■ **Provided entries**:
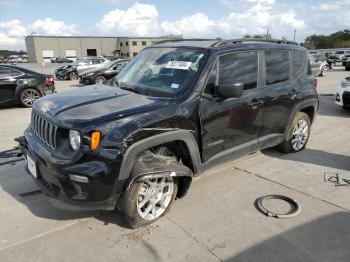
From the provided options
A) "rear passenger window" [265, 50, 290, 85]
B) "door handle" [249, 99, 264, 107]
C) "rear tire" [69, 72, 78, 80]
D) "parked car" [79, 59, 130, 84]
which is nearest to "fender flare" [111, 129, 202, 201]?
"door handle" [249, 99, 264, 107]

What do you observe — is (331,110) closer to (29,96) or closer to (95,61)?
(29,96)

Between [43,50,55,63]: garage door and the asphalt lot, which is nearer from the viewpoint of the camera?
the asphalt lot

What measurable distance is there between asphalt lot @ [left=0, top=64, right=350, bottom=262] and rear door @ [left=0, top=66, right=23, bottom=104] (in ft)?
20.0

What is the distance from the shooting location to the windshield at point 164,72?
12.7 feet

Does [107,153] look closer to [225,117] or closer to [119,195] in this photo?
[119,195]

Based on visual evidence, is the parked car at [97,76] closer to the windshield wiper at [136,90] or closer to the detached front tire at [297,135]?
Answer: the detached front tire at [297,135]

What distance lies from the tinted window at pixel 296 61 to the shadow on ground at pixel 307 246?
2.60 metres

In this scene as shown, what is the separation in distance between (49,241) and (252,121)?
113 inches

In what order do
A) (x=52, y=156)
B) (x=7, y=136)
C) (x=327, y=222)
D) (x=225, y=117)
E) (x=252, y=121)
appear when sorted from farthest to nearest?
(x=7, y=136) < (x=252, y=121) < (x=225, y=117) < (x=327, y=222) < (x=52, y=156)

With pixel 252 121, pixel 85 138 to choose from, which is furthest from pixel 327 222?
pixel 85 138

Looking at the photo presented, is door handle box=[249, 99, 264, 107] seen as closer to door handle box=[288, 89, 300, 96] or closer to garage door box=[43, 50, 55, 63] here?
door handle box=[288, 89, 300, 96]

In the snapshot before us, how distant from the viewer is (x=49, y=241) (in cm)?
333

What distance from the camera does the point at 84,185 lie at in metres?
Answer: 3.09

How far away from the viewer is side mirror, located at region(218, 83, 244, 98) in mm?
3721
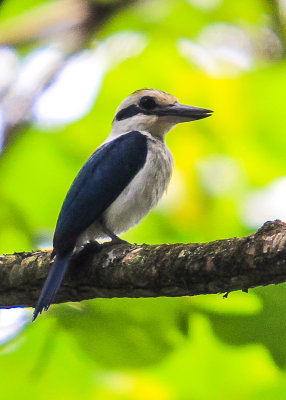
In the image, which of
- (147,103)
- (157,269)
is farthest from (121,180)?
(157,269)

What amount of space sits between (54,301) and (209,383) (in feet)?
2.85

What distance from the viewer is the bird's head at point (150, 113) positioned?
4.59m

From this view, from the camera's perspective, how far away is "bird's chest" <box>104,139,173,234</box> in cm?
415

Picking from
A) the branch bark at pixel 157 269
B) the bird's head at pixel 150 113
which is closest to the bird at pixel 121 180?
the bird's head at pixel 150 113

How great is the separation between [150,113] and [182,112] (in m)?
0.40

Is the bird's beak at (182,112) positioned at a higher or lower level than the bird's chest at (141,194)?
higher

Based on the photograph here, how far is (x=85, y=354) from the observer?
2.87m

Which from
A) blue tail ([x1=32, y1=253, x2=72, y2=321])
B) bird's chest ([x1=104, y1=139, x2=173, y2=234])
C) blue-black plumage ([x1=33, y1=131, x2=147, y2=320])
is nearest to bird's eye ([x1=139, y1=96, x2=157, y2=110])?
blue-black plumage ([x1=33, y1=131, x2=147, y2=320])

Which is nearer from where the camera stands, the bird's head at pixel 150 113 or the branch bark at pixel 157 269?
the branch bark at pixel 157 269

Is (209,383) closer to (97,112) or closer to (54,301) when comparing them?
(54,301)

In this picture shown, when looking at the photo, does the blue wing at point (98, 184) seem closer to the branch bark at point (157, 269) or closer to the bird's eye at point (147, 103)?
the branch bark at point (157, 269)

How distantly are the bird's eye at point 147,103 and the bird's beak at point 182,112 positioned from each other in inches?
2.4

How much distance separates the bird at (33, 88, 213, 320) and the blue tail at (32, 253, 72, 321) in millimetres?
81

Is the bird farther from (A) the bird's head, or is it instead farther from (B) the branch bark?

■ **Exercise prompt**:
Reproduce every one of the records above verbatim, leaving out the pictures.

■ **Full output**:
From the provided options
A) "rear passenger window" [265, 50, 290, 85]
B) "door handle" [249, 99, 264, 107]
C) "rear tire" [69, 72, 78, 80]
D) "parked car" [79, 59, 130, 84]
which is nearest to "fender flare" [111, 129, 202, 201]?
"door handle" [249, 99, 264, 107]

What do you observe — is (331,110) closer to (29,96) or closer to (95,61)?
(29,96)

Between [43,50,55,63]: garage door and the asphalt lot, which is nearer from the viewpoint of the camera?
the asphalt lot

What measurable distance is there between asphalt lot @ [left=0, top=64, right=350, bottom=262] and rear door @ [left=0, top=66, right=23, bottom=104] (in ft)?
20.0

What is the distance from the shooting location to the windshield at point 164,72?
12.7 feet

Does [107,153] look closer to [225,117] or closer to [119,195] in this photo?
[119,195]

Based on visual evidence, is the parked car at [97,76] closer to the windshield wiper at [136,90] or closer to the detached front tire at [297,135]?
Answer: the detached front tire at [297,135]

What distance lies from the tinted window at pixel 296 61 to the shadow on ground at pixel 307 246?
2.60 metres

In this scene as shown, what is the separation in distance between (49,241) and (252,121)?
113 inches

In what order do
A) (x=52, y=156)
B) (x=7, y=136)
C) (x=327, y=222)
D) (x=225, y=117)
E) (x=252, y=121)
appear when sorted from farthest to nearest?
(x=7, y=136) < (x=252, y=121) < (x=225, y=117) < (x=327, y=222) < (x=52, y=156)

With pixel 252 121, pixel 85 138 to choose from, which is furthest from pixel 327 222?
pixel 85 138

Looking at the photo presented, is door handle box=[249, 99, 264, 107] seen as closer to door handle box=[288, 89, 300, 96] or closer to garage door box=[43, 50, 55, 63] here?
door handle box=[288, 89, 300, 96]

In the snapshot before us, how distant from the viewer is (x=49, y=241) (in cm)?
333

What distance from the camera does the point at 84,185 lie at in metres?
Answer: 3.09

How far away from the viewer is side mirror, located at region(218, 83, 244, 98) in mm?
3721
In the image, which of
- (147,103)
- (157,269)
is farthest from (121,180)?
(157,269)

What amount of space sits between (54,301) and (209,383) (in feet)?
2.85

What distance from the viewer is the bird's head at point (150, 113) positioned?
4.59m

From this view, from the camera's perspective, how far away is "bird's chest" <box>104,139,173,234</box> in cm?
415

Picking from
A) the branch bark at pixel 157 269
B) the bird's head at pixel 150 113
which is closest to the bird at pixel 121 180?
the bird's head at pixel 150 113

How great is the separation between [150,113] and [182,112] (in m)?
0.40

Is the bird's beak at (182,112) positioned at a higher or lower level than the bird's chest at (141,194)?
higher

Based on the photograph here, how far is (x=85, y=354) from the observer?
2.87m

Which from
A) blue tail ([x1=32, y1=253, x2=72, y2=321])
B) bird's chest ([x1=104, y1=139, x2=173, y2=234])
C) blue-black plumage ([x1=33, y1=131, x2=147, y2=320])
is nearest to bird's eye ([x1=139, y1=96, x2=157, y2=110])?
blue-black plumage ([x1=33, y1=131, x2=147, y2=320])

Which is nearer from where the camera stands, the bird's head at pixel 150 113 or the branch bark at pixel 157 269?
the branch bark at pixel 157 269

Is (209,383) closer to (97,112) or closer to (54,301) when comparing them?
(54,301)

In this picture shown, when looking at the photo, does the blue wing at point (98, 184) seem closer to the branch bark at point (157, 269) or closer to the bird's eye at point (147, 103)?
the branch bark at point (157, 269)

How distantly are the bird's eye at point 147,103 and the bird's beak at point 182,112 positioned from each other in inches?
2.4

How much distance separates the bird at (33, 88, 213, 320) and the blue tail at (32, 253, 72, 321) in millimetres?
81

Is the bird farther from (A) the bird's head, or is it instead farther from (B) the branch bark?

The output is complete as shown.